EXERCISE MATERIALS>

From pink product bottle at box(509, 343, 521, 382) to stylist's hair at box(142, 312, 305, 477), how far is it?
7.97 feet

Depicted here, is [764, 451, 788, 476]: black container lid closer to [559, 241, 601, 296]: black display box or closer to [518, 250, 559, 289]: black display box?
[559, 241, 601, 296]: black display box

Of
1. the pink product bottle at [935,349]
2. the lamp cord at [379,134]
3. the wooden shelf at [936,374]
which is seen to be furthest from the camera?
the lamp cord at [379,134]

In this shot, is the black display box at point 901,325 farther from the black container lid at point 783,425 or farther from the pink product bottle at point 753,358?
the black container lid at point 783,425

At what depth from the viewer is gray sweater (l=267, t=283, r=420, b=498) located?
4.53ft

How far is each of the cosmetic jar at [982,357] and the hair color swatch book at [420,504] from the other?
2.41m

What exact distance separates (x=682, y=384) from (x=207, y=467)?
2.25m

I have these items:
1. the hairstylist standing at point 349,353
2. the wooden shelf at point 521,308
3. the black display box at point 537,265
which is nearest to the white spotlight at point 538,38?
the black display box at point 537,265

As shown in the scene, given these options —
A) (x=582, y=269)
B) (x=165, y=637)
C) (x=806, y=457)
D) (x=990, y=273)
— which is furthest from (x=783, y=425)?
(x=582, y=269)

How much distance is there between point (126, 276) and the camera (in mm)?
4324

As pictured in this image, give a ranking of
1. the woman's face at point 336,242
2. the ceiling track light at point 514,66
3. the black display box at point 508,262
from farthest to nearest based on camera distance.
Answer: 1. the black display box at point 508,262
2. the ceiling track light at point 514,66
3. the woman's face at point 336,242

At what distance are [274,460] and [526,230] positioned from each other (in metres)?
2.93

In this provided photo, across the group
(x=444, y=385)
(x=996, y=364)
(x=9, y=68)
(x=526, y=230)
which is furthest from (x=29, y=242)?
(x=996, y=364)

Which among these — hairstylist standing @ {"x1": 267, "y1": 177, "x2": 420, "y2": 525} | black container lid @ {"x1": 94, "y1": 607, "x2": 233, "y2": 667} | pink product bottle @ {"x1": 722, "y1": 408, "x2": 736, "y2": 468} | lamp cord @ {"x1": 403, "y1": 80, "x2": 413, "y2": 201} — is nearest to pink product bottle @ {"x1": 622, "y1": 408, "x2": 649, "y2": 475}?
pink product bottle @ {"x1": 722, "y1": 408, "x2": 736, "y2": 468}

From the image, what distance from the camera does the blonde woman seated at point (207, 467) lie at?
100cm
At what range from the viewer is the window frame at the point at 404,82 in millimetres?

EXERCISE PROMPT>
Copy out every line of the data above, exactly as given.

WRITTEN SOLUTION>
From pink product bottle at box(509, 343, 521, 382) to stylist's hair at box(142, 312, 305, 477), how far is it?
7.97 feet

Depicted here, is [764, 451, 788, 476]: black container lid closer to [559, 241, 601, 296]: black display box or closer to [518, 250, 559, 289]: black display box?
[559, 241, 601, 296]: black display box

Of
1. the pink product bottle at [935,349]
2. the lamp cord at [379,134]
3. the wooden shelf at [936,374]
which is seen to be furthest from the camera?
the lamp cord at [379,134]

In this shot, is the black display box at point 901,325 farther from the black container lid at point 783,425 or farther from the pink product bottle at point 753,358?
the black container lid at point 783,425

At what depth from the viewer is gray sweater (l=267, t=283, r=420, b=498) located?
4.53ft

How far is each of the cosmetic jar at [982,357] and the hair color swatch book at [420,504] from the other?
2.41m

What exact distance separates (x=682, y=384) from (x=207, y=467)?
2.25m

I have these items:
1. the hairstylist standing at point 349,353
2. the wooden shelf at point 521,308
3. the black display box at point 537,265
which is nearest to the white spotlight at point 538,38?
the black display box at point 537,265

As shown in the scene, given these options —
A) (x=582, y=269)
B) (x=165, y=637)
C) (x=806, y=457)
D) (x=990, y=273)
— which is furthest from (x=783, y=425)?
(x=582, y=269)

How much distance is there between point (126, 276) and the camera (in mm)?
4324

As pictured in this image, give a ranking of
1. the woman's face at point 336,242
2. the ceiling track light at point 514,66
3. the black display box at point 508,262
from farthest to nearest based on camera distance.
Answer: 1. the black display box at point 508,262
2. the ceiling track light at point 514,66
3. the woman's face at point 336,242

At what distance are [274,460] and [526,230] positioned from each other (in metres)?
2.93

In this provided photo, across the group
(x=444, y=385)
(x=996, y=364)
(x=9, y=68)
(x=526, y=230)
which is furthest from (x=29, y=242)?
(x=996, y=364)

Which among these — hairstylist standing @ {"x1": 267, "y1": 177, "x2": 420, "y2": 525} | black container lid @ {"x1": 94, "y1": 607, "x2": 233, "y2": 667} | pink product bottle @ {"x1": 722, "y1": 408, "x2": 736, "y2": 468} | lamp cord @ {"x1": 403, "y1": 80, "x2": 413, "y2": 201} — is nearest to pink product bottle @ {"x1": 622, "y1": 408, "x2": 649, "y2": 475}?
pink product bottle @ {"x1": 722, "y1": 408, "x2": 736, "y2": 468}

From the image, what distance from the camera does the blonde woman seated at point (207, 467) lie at?
100cm
At what range from the viewer is the window frame at the point at 404,82 in millimetres?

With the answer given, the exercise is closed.